▶ [Exercise aim]: Retype each entry exactly as written, and keep the pictures out of the copy.

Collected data

-.-.-

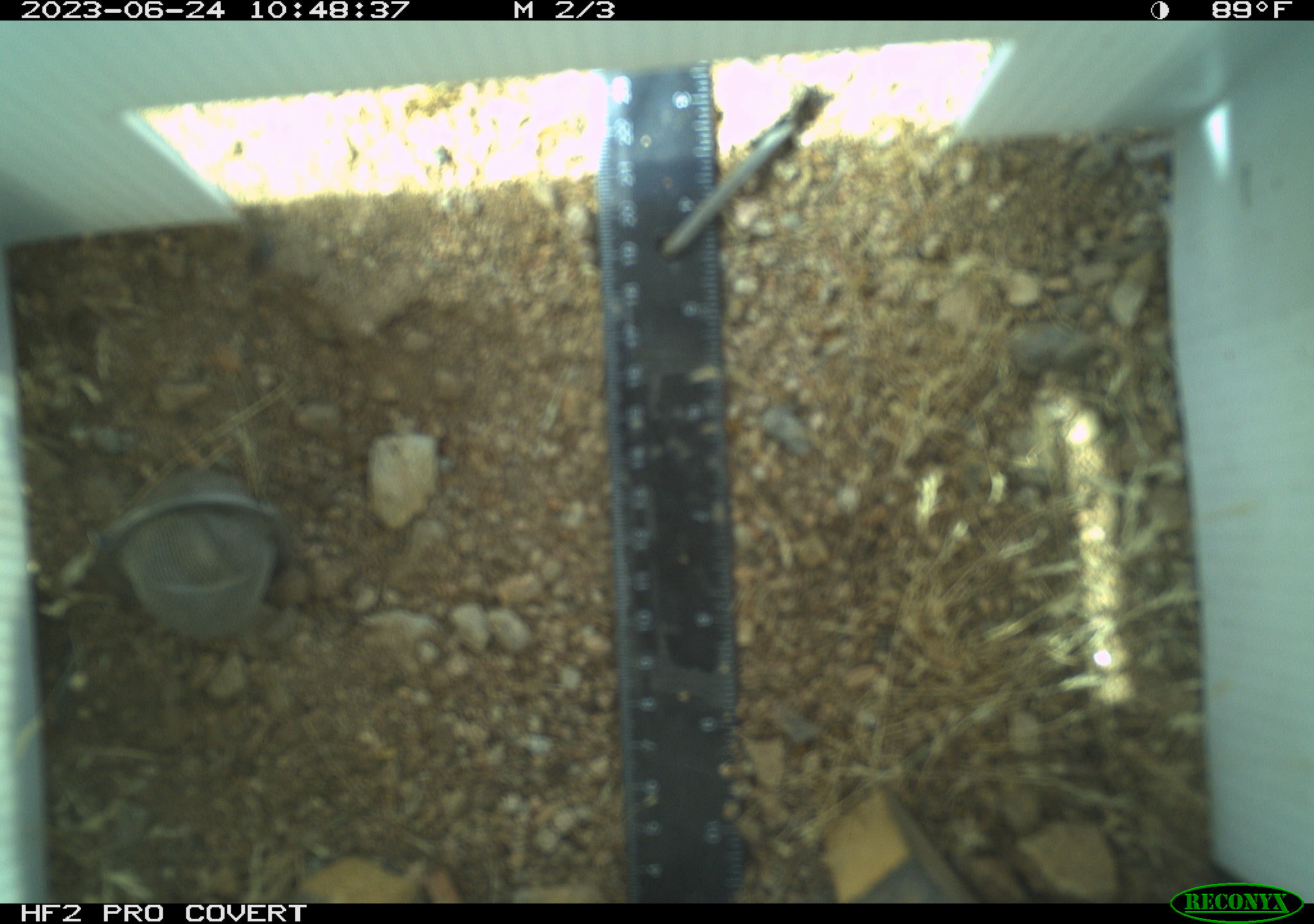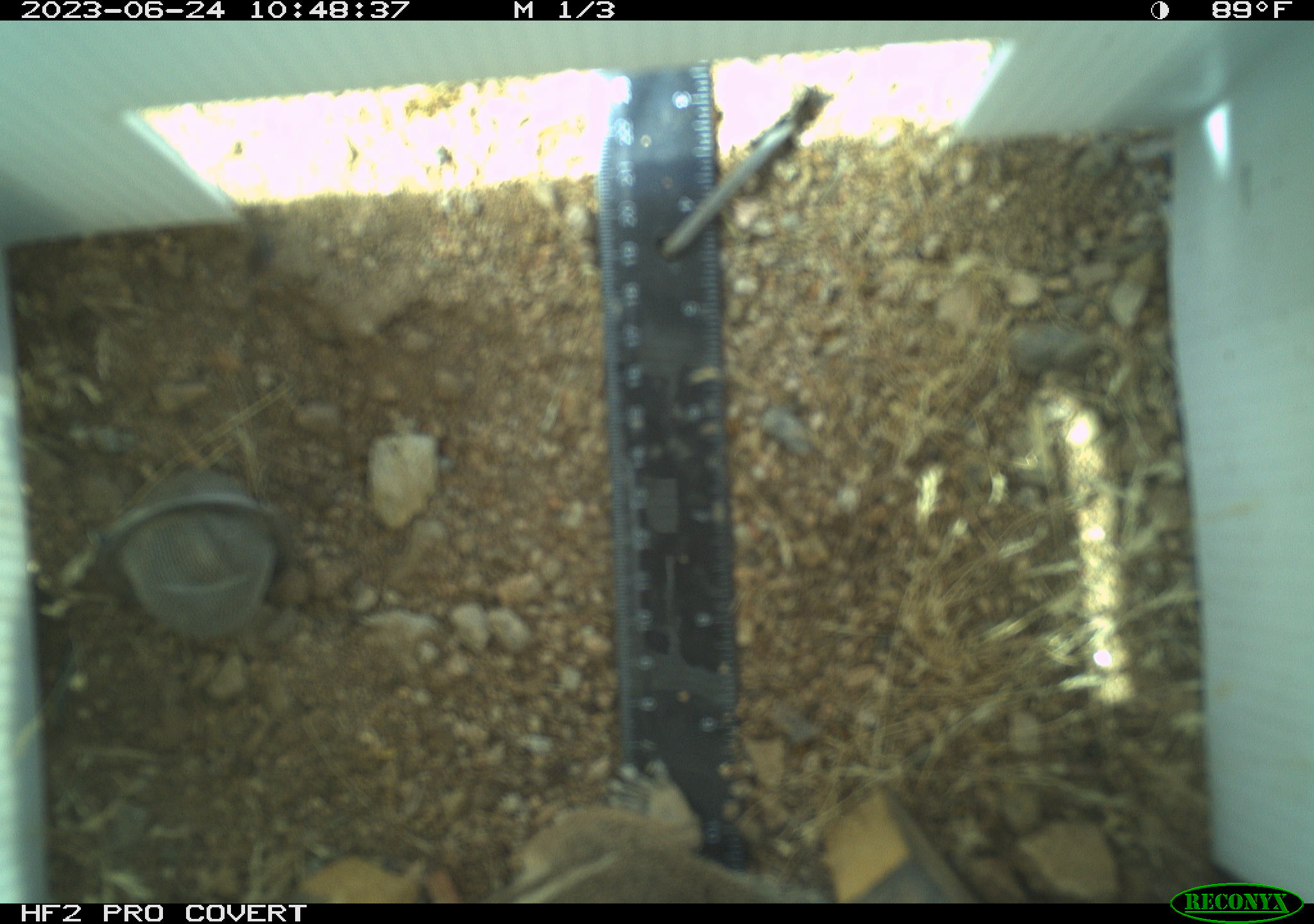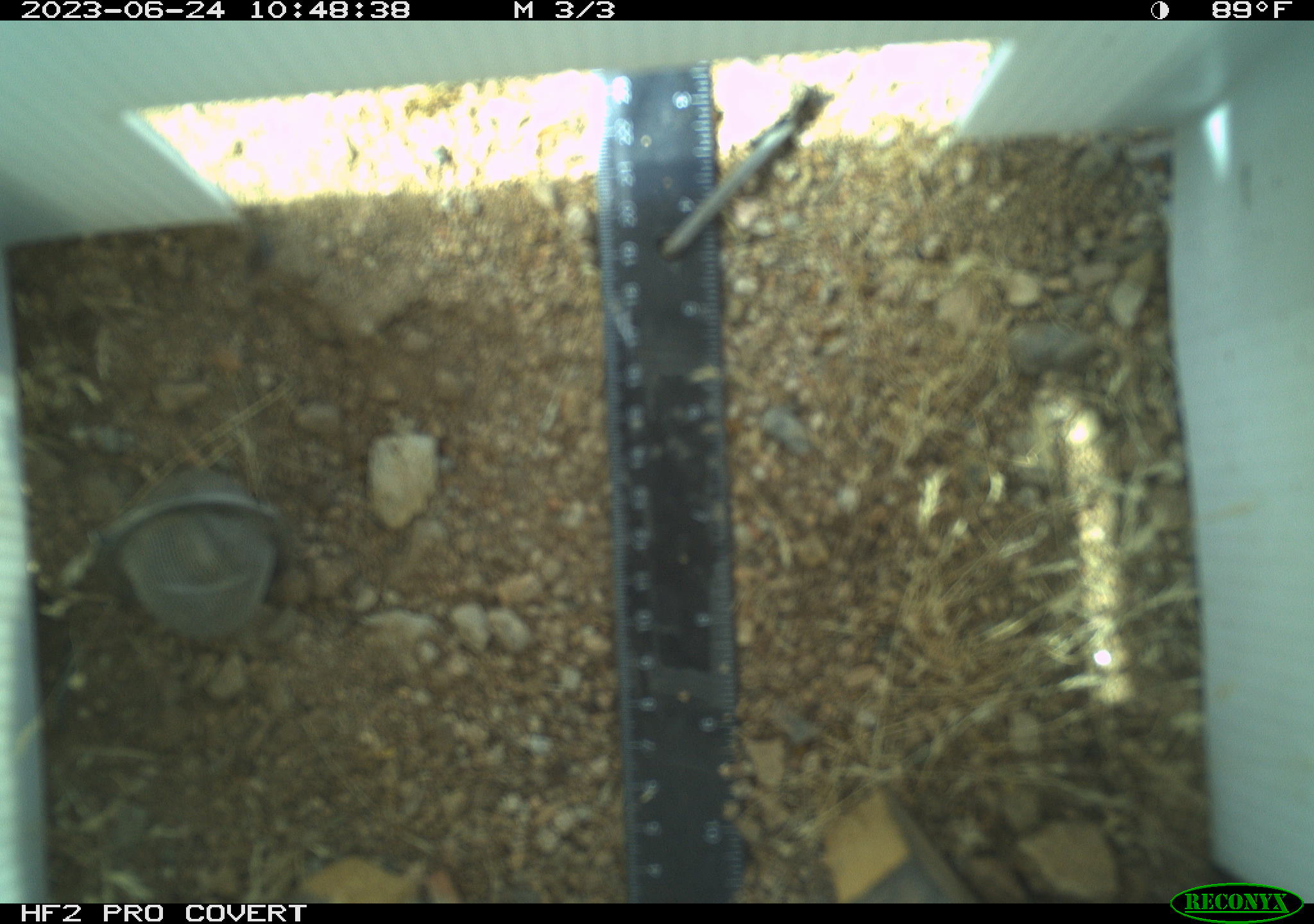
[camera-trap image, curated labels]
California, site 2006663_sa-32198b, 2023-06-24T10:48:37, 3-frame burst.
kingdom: Animalia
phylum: Chordata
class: Mammalia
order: Rodentia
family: Sciuridae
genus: Ammospermophilus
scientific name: Ammospermophilus leucurus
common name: white-tailed antelope squirrel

-.-.-

▶ [Solution to this exercise]:
[camera-trap image, curated labels]
California, site 2006663_sa-32198b, 2023-06-24T10:48:37, 3-frame burst.
kingdom: Animalia
phylum: Chordata
class: Mammalia
order: Rodentia
family: Sciuridae
genus: Ammospermophilus
scientific name: Ammospermophilus leucurus
common name: white-tailed antelope squirrel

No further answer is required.